Some of my earliest memories as a child were of the camp, and it was from there that my mother and I emigrated to Canada.
My mother had been abducted as a teenager from her native Ukraine by Nazi soldiers. In Germany she was forced to work as a slave in a munitions factory, where she survived repeated Allied bombing raids. After the war she tried to rebuild her life, with an abusive husband and a newborn daughter, in Displaced Persons camps. The last of these was a predominantly Jewish camp, Tikwah, in Bad Reichenhall. Tikwah is Hebrew for Hope.
Last year I visited the camp, part of the research for the book I am writing, The Golden Daughter. The camp was getting more and more visitors. Just the week before I arrived, a large party had made the trip from Israel, most of them children of former camp residents.

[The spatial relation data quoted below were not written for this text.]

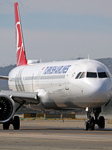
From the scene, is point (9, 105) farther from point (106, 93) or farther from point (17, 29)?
point (17, 29)

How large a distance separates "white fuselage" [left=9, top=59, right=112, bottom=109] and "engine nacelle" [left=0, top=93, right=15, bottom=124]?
339 centimetres

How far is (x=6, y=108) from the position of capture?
35.2m

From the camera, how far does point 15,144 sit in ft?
69.5

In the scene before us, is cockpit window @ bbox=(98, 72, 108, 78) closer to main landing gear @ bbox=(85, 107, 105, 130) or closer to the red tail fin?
main landing gear @ bbox=(85, 107, 105, 130)

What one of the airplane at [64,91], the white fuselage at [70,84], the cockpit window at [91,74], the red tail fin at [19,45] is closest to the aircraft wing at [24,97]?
the airplane at [64,91]

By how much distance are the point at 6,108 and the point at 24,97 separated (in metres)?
2.19

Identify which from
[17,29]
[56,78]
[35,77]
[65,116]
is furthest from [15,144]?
Result: [65,116]

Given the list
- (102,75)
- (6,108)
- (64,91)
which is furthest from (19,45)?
(102,75)

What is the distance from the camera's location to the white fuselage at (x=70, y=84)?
1328 inches

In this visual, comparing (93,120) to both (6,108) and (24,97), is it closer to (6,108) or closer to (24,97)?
(24,97)

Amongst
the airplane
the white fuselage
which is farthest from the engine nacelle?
the white fuselage

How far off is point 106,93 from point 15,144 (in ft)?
43.3

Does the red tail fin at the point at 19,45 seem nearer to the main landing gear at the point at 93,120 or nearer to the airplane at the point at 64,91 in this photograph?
the airplane at the point at 64,91

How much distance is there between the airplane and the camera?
33875 millimetres
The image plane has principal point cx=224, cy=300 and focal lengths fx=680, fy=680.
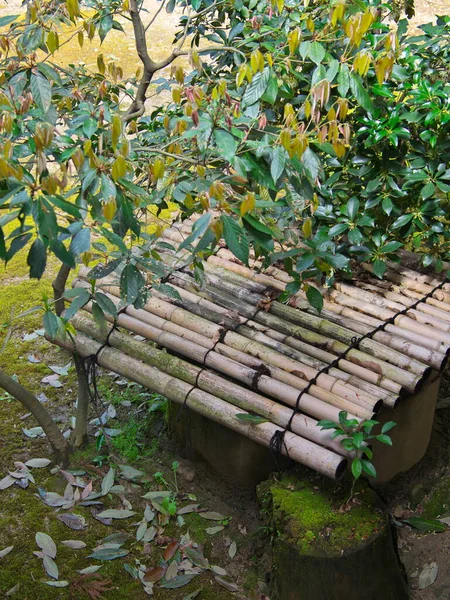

Chatting then with the camp commander and the city archivist, we agreed that the existing notice board outside the camp would benefit from a make-over.
"Why don't you write something?" said Lieutenant Colonel Thomas Nockelmann. So I joined forces with archivist Dr Johannes Lang to create a new orientation board, telling the story of the barracks and the camp's role in helping the recovery of so many victims of Nazi inhumanity.
This week Thomas sent me pictures of the unveiling. This picture shows one of the three panels, with text in German and English. As we say on the sign, Camp Tikwah was an important turning point in the lives of many DPs. They had escaped the horrors of the Holocaust or lives as slave labourers. Now they had the chance to rebuild their lives.
I am so grateful to Thomas and Johannes for including me in this project. Dr Lang was a great help to me in my research last year, and Colonel Nockelmann is a quite remarkable campaigner to ensure that the atrocities of the past are never forgotten.
It was fitting that among the first people to see the new signs and the memorial plaque were a couple, Mr and Mrs Beraru, from Haifa in Israel, seeing at first hand the camp that gave hope - tikwah - to so many for whom, just a few years before, hope had seemed a distant dream.